All authors read and approved the final manuscript.”
“Background Participation in ultra-marathon running is of increasing popularity [1–5] AZD6244 mw where an ultra-marathon is a running race longer than the marathon distance of 42.195 km [5]. Within the ultra-marathons, there is a difference between single stage races [1, 2, 6, 7] and multi-stage races [3, 5], where the distance is split into daily stages. Running an ultra-marathon is associated with different problems such as a change in body mass [1, 8–10], dehydration [10], a loss of skeletal muscle mass [3, 7], an increase in total body water [3, 4, 6, 11], overuse injuries of the lower limbs with especially knee injuries

[5] and an impaired renal JNJ-64619178 cost function due to exertional rhabdomyolysis

[7], leading in extreme cases to a renal failure [12]. Among these ultra-running associated problems, an increase in total body water has been reported [3, 4, 6, 11] and the development of peripheral oedemas has been described in this context in endurance athletes [4, EPZ015938 research buy 13, 14]. In single stage ultra-distance races, Stuempfle et al. [15] reported a fluid overload caused by excessive fluid consumption during cold weather in a 161-km race in Alaska leading to both an increase in plasma volume and a decrease in serum sodium concentration ([Na+]).
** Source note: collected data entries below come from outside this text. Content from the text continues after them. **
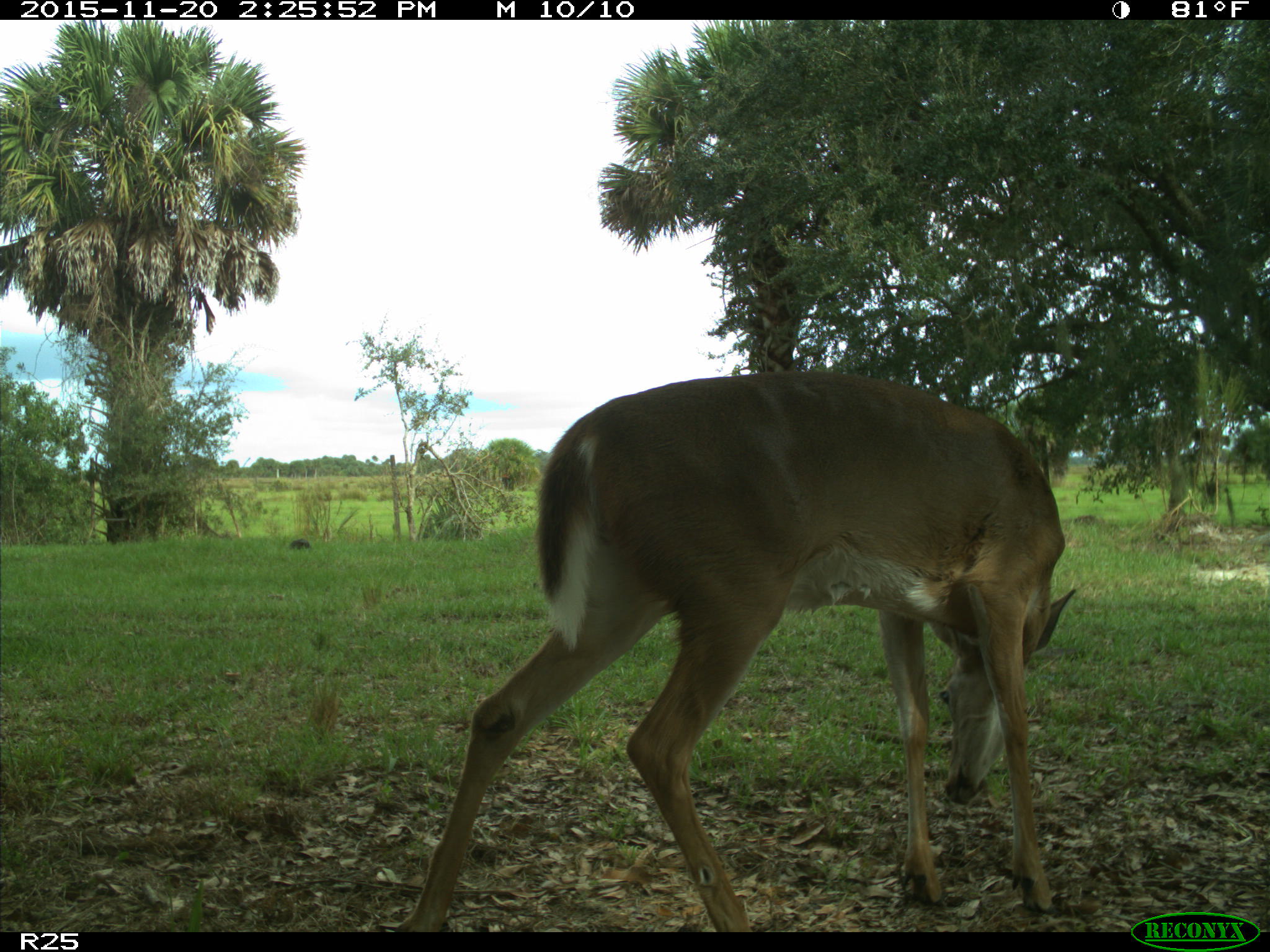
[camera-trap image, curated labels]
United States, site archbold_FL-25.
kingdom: Animalia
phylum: Chordata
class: Mammalia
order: Artiodactyla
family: Cervidae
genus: Odocoileus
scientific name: Odocoileus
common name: deer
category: unidentified deer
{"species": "unidentified deer (deer) (Odocoileus)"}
A decreased serum [Na+] as well as an increase in total body water has also been reported for male 100-km ultra-marathoners [6] and it was presumed that the increase in total body water led to the development of oedemas [6]. In contrast to male 100-km ultra-marathoners, total body water and serum [Na+] remained unchanged in female 100-km ultra-marathoners while drinking ad libitum [1]. Apart from ultra-running, also

Vitamin B12 after a Triple Iron triathlon, both total body water and plasma volume increased and clinically visible oedemas of the feet persisted until four days after the finish of the race [4]. An increase in total body water has also been reported for ten male multi-stage ultra-marathoners competing over 1,200 km with 17 consecutive stages [3]. Presumably, both the damage of skeletal muscle leading to rhabdomyolysis and an impaired renal function was the main factor for this accumulation of body water, since these ultra-runners suffered a decrease of skeletal muscle mass [3]. Exertional rhabdomyolysis due to exercise-induced myoglobinuria has been described before [7, 12]. In another multi-stage ultra-endurance exercise of five consecutive days of hill walking, an increase in leg volume in five male subjects due to fluid and sodium retention has been described [13]. These authors reported an increase in aldosterone activity leading to an increase in serum [Na+], fluid retention and an increased shift of fluid from the intracellular to the extracellular fluid compartment.